La semaine que nous venons de vivre a été riche en événements, surprises et aventures.
D’abord nous avons dû quitter l’île de Minorque pour nous mettre à l’abri d’un coup de tramontane annoncé par la météo. Selon les prévisions nous devions prendre un vent modéré (10-15 nœuds) à 5 heures du matin pour nous emmener tranquillement au portant vers Majorque. Mais voilà nous sommes en Méditerranée !!!
Coup de vent
A l’heure dite le vent était accompagné d’orages secs et de rafales à 36 nœuds : on rallonge la chaine de l’ancre, range les serviettes qui sèchent et attendons une éclaircie. A 7h on appareille juste avec la trinquette (voile plus petite) au portant avec une vitesse de 8 nœuds. Après une 1h30 de rodéo, abrité par l’ile, le vent tombe, tourne : on essaye avec toute la toile, on tangonne, empanne, rien n’y fait…donc moteur.

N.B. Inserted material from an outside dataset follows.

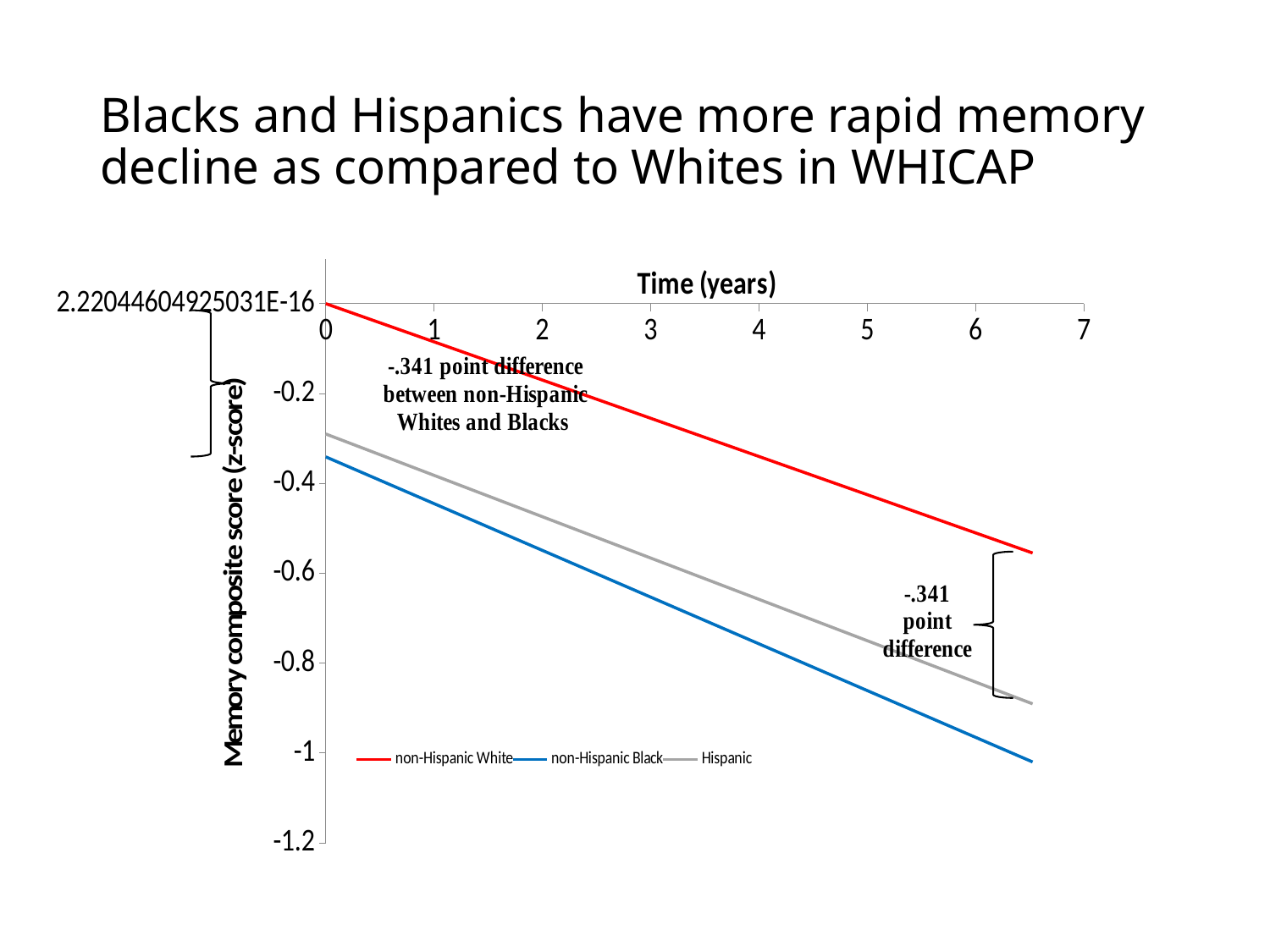
At time 0, is the memory composite score for Hispanic greater or less than -0.4? greater What is the label of the x axis? Time (years) Which series has the highest memory composite score across the time range? non-Hispanic White How many series does the legend list? 3 Which series has a higher memory composite score at time 3, Hispanic or non-Hispanic Black? Hispanic At time 0, is the memory composite score for non-Hispanic Black greater or less than -0.2? less Which series has the lowest memory composite score across the time range? non-Hispanic Black What kind of chart is shown on the slide? line chart What point difference between non-Hispanic Whites and Blacks is annotated on the chart? -.341 At the end of the plotted period, is the memory composite score for non-Hispanic White greater or less than -0.4? less Do the memory composite scores rise or fall as time increases? fall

10 minutes plus tard sous un gros nuage le vent passe de 4 à plus de 26 nœuds en moins de 10 secondes : prise de ris (réduction de la surface de la grand-voile), deux tours dans le génois puis 3 de plus. Surf à plus de 10 nœuds, un record.
Après 10 heures de navigation nous voilà donc arrivés, fatigués et grisés par la vitesse, à Majorque, à la Cala Manacor.
La mécanique qui flanche
Alors que nous venons de quitter notre dernier mouillage pour vider la cuve à eau noire encore bouchée le bateau ne répond plus et tourne en rond : le serre câble d’une des commandes a glissé ; sûrement lors du coup de vent. Réparation de fortune et retour à la case départ pour une journée de contrôle du système de barre. Plus de peur que de mal, heureusement que le temps était clément.
En plus la cala où nous nous trouvons n’est pas si mal…
Surprise du soir
Le soir même, après une bonne promenade, nous retournons au bateau et découvrons un Zodiac complet à la dérive qui s’approche. Une fois amarré Steph donne l’alerte par VHF puis n’ayant pas de réponse, on tente un appel téléphonique au centre de sauvetage depuis un restaurant de la plage.
Les secours arrivent rapidement, nous soulagent de cette énorme annexe et nous propose de la garder : règle maritime internationale appliquée à la lettre. En Espagne, tout bateau dérivant devient la propriété de celui qui l’a récupéré ; enfin dans les grandes lignes car il faut quand même contacter le propriétaire à qui on propose de nous racheter son bateau, le tout avec une bonne assistance juridique et moyennant de rester un certain temps sur place. Et après, que fait-on de ce bateau ?
Les sauveteurs maritimes étaient super sympas, ils ont pris tous les renseignements et fait une photocopie de notre titre de navigation. Aucune nouvelle de l’occupant, nous pensons que le bateau était échoué volontairement sur une plage et que le coup de vent l’a emmené.
Du coup le repas du soir est pris à 23h.
Surprise d’un autre soir
Alors que nous regardons un bon film à l’intérieur, un raffut du tonnerre nous attire dehors : un jeune cormoran ou une espèce de canard tout noir avec un long bec pour son âge est tombé dans le cockpit sans pouvoir repartir. Résultat on se jette dehors, projecteur à l’appui et Bert n’écoutant que son courage s’empare du volatile et le remet à l’eau. Avec le nombre de bateaux présents sur ce mouillage, c’est quand même pas de bol qu’il se soit échoué chez nous…
Aventure de jour
Au détour d’une Cala de toute beauté nous découvrons la caverne des « pirates des Baléares » que nous explorons en annexe à la recherche du trésor. Introuvable ; quelqu’un nous aura précédés !
Comme vous voyez on ne s’ennuie pas trop à bord de Paï-mé car, en plus, je ne vous parle pas de la routine quotidienne : ménage, cuisine, baignade, exploration terrestre et maritime, entretien du bateau, bureau (en fait apéro WIFI) pour transmettre les nouvelles fraiches …
Nous n’avons pas encore rencontré de voyageur avec enfants parlant couramment français ; il semble que la voile soit une affaire de retraités ou d’homme seul. En même temps nous ne sommes pas encore tout à fait sur la route des Antilles, on profite des variantes.
Loulou a eu une otite, Emma très chaud sous ses cheveux, Steph des piqûres de moustique et moi le nez qui pèle comme d’habitude. Je crois aussi qu’à force de nous baigner nous avons les yeux globuleux comme ceux des poissons… On espère avoir bientôt les mains et les pieds palmés…
On espère aussi que vous supportez la canicule en Haute-Savoie et que tout va bien chez vous.